DIRECTIONS:
[A] In the article on the Xiu Xiu album Ignore Grief, turn the paragraph beginning "Ignore Grief is the thirteenth studio album" into a short bulleted list that keeps its main facts.
[B] According to the article on Ignore Grief, which band did David Kendrick previously play drums for?

##### EXTRACTED TEXT

Studio album by Xiu Xiu
- Released: March 3, 2023
- Studio: Nurse (Los Angeles)
- Genres: Experimental; industrial; modern classical music;
- Length: 42:14
- Label: Polyvinyl
- Producer: Angela Seo

Xiu Xiu chronology
| Oh No (2021) | Ignore Grief (2023) | 13" Frank Beltrame Italian Stiletto with Bison Horn Grips (2024) |

Singles from Ignore Grief
- "Maybae Baeby" Released: January 12, 2023; "Pahrump" Released: February 15, 2023;

= Ignore Grief =

Ignore Grief is the thirteenth studio album by American experimental band Xiu Xiu, released on March 3, 2023, by Polyvinyl. It was written by band leader Jamie Stewart and new member David Kendrick, formerly the drummer of Devo. It was produced by fellow member Angela Seo, and recorded by Stewart at their home studio in Los Angeles, alongside a wide array of guest musicians including Charlie Looker, Ben Chisholm, Ezra Buchla, Patrick Shiroishi and Ian Wellman. The album artwork was designed by Janelle Abad, and depicts a white bat over a black background.

##########
##### INPUT DATA

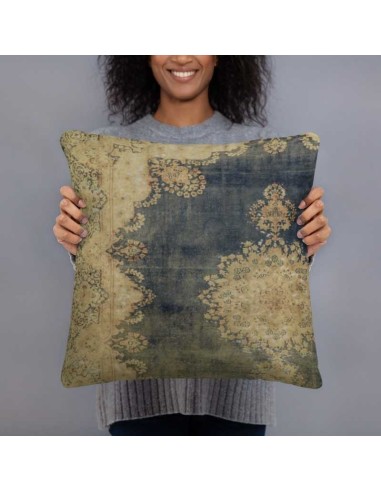 tappeto PERSIA VINTAGE KERMAN FINE CM.298X396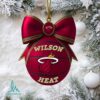 Pittsburgh Steelers Football Christmas Ornament Pittsburgh Steelers Football Christmas Ornament
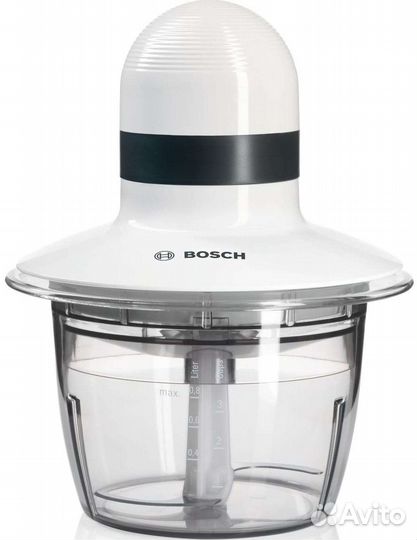 Блендер измельчитель Bosch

##########

LIST OF SOLUTIONS:
[A]
- Thirteenth studio album by the American experimental band Xiu Xiu
- Released on March 3, 2023, by Polyvinyl
- Written by band leader Jamie Stewart and new member David Kendrick, formerly Devo's drummer
- Produced by band member Angela Seo
- Recorded by Stewart at the band's home studio in Los Angeles
- Guest musicians included Charlie Looker, Ben Chisholm, Ezra Buchla, Patrick Shiroishi and Ian Wellman
- Artwork by Janelle Abad, showing a white bat on a black background

[B] Devo.